Selon les derniers chiffres de la Dares (direction de l'Animation de la recherche, des Études et des Statistiques), 44 % des salariés ont été soumis en 2017 à au moins un horaire de travail atypique sur leur lieu de travail, à leur domicile ou ailleurs. Ces horaires de travail atypiques peuvent avoir lieu le week-end, mais aussi le soir (entre 20h00 et minuit), la nuit (entre minuit et 05h00). Ces deux créneaux de travail, qui ont lieu sur des heures normalement consacrées au repos et au sommeil, concernent respectivement 23 % et 9 % des salariés, soit un total de 10,1 millions de travailleurs.
Aussi conséquents soient-ils dans l’organisation du travail, ces horaires atypiques ne sont pas sans risque pour la santé. Une nouvelle étude présentée à l’ESC Preventive Cardiology 2021, le congrès scientifique en ligne de la Société européenne de cardiologie (ESC), montre au contraire qu’ils sont associés à un risque accru de maladie cardiaque. "Notre étude a révélé que pour chaque heure où l'horaire de travail n'était pas synchronisé avec l'horloge biologique d'un employé, le risque de maladie cardiaque s'aggravait", explique l'auteur de l'étude, le Dr Sara Gamboa Madeira de l'Université de Lisbonne, au Portugal.

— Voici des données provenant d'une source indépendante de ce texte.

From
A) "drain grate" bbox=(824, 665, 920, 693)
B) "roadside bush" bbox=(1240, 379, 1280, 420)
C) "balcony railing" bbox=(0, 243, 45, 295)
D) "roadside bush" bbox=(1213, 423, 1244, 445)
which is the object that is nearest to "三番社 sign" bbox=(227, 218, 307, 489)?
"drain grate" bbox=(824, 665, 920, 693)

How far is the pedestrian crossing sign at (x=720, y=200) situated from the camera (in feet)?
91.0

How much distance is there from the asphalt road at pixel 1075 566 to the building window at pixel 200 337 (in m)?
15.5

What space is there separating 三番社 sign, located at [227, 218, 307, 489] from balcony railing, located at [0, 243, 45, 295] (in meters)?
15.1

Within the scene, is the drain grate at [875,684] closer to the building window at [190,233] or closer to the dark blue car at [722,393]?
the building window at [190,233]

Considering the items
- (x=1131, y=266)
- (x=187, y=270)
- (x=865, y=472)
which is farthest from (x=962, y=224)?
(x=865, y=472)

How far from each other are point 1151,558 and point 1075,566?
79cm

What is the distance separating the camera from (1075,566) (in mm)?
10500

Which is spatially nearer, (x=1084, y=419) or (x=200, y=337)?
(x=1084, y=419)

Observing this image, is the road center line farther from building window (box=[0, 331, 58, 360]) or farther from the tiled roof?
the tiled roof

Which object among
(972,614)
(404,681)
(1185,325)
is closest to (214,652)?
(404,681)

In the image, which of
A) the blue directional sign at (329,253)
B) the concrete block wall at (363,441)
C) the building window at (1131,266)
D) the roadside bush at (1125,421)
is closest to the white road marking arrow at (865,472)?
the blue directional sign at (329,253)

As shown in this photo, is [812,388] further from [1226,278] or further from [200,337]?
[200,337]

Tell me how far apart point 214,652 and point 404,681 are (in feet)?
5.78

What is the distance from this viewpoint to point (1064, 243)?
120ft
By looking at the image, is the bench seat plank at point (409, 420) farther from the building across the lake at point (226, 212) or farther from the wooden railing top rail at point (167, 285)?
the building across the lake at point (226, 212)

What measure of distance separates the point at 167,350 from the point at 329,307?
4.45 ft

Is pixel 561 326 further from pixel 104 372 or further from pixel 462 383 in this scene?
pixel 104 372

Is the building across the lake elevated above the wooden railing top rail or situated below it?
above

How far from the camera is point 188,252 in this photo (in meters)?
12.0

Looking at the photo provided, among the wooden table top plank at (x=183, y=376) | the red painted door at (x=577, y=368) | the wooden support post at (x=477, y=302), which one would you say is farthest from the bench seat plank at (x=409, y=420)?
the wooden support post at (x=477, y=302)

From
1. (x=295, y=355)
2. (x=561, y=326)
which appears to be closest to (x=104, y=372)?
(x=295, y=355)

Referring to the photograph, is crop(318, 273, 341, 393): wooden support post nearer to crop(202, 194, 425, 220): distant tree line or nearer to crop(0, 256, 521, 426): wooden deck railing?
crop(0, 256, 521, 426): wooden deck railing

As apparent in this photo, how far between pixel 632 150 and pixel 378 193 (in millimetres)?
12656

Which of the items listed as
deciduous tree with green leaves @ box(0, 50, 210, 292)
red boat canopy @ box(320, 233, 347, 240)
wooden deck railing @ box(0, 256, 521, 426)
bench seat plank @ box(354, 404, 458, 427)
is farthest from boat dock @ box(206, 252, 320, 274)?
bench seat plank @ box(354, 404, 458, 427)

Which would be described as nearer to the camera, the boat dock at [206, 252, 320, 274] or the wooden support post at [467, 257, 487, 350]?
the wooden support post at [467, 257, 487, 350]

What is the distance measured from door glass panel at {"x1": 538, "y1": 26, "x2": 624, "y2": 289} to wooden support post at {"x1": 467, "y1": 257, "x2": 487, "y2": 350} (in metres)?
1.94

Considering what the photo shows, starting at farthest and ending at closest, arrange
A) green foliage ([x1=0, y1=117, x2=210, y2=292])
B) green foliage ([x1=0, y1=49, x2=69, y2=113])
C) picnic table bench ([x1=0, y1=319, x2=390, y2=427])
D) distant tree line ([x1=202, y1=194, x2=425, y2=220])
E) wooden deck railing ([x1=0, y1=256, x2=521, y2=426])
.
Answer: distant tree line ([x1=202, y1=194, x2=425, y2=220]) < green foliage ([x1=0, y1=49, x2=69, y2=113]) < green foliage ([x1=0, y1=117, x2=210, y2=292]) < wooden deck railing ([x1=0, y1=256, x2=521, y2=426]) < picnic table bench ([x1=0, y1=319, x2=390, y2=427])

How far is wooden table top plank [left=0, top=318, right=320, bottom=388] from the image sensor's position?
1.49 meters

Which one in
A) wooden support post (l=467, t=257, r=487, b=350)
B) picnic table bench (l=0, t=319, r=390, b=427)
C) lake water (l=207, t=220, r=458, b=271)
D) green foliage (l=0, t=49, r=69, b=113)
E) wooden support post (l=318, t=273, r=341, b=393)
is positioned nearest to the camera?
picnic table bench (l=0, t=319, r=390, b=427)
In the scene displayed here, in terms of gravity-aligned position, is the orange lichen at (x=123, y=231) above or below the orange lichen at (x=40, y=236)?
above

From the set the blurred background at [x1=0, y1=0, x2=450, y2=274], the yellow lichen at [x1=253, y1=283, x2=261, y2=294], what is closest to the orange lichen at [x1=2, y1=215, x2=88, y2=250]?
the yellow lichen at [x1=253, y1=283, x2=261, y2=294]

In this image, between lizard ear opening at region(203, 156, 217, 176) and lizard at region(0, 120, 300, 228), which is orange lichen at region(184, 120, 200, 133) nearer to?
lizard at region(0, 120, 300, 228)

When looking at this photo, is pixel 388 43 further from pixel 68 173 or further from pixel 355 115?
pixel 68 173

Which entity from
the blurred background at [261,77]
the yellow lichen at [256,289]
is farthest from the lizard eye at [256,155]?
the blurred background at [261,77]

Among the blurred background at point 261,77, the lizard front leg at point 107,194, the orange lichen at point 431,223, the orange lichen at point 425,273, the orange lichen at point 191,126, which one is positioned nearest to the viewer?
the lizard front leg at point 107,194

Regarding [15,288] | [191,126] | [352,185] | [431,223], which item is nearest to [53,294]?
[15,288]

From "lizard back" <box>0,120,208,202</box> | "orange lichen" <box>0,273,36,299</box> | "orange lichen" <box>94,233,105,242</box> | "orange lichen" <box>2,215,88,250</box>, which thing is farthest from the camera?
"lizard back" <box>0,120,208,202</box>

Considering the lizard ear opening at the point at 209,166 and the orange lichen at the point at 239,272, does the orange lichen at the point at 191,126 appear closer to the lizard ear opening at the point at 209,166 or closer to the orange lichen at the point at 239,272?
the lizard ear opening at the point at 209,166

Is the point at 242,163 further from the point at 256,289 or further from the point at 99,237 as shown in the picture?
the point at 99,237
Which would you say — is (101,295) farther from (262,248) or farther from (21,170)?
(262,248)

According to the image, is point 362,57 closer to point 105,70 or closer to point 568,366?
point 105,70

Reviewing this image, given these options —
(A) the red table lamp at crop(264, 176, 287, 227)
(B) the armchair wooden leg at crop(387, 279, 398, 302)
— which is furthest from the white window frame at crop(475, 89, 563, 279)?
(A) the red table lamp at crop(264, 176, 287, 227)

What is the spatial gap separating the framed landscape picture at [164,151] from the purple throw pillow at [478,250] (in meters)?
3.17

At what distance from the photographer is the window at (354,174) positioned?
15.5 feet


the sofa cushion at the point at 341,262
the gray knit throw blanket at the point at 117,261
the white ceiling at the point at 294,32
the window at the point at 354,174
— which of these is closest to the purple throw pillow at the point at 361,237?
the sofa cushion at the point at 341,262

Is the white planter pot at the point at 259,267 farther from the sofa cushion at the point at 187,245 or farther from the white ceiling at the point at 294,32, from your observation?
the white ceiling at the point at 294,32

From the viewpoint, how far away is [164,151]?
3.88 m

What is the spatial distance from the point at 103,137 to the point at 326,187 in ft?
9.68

Une horloge biologique propre à chacun
L’étude s’est concentrée sur le rôle du désalignement circadien, qui est la différence entre l'"horloge sociale" (par exemple les horaires de travail) et l'"horloge biologique" individuelle. "Nous avons tous une horloge biologique interne qui va des personnes matinales, qui se sentent alertes et productives tôt le matin et somnolentes le soir, aux personnes tardives pour lesquelles c'est le contraire - la plupart de la population se situant entre les deux. Le désalignement circadien se produit lorsqu'il y a un décalage entre ce que votre corps veut (comme s'endormir à 22 heures) et ce que vos obligations sociales vous imposent (travailler jusqu'à minuit)", détaille le Dr Gamboa.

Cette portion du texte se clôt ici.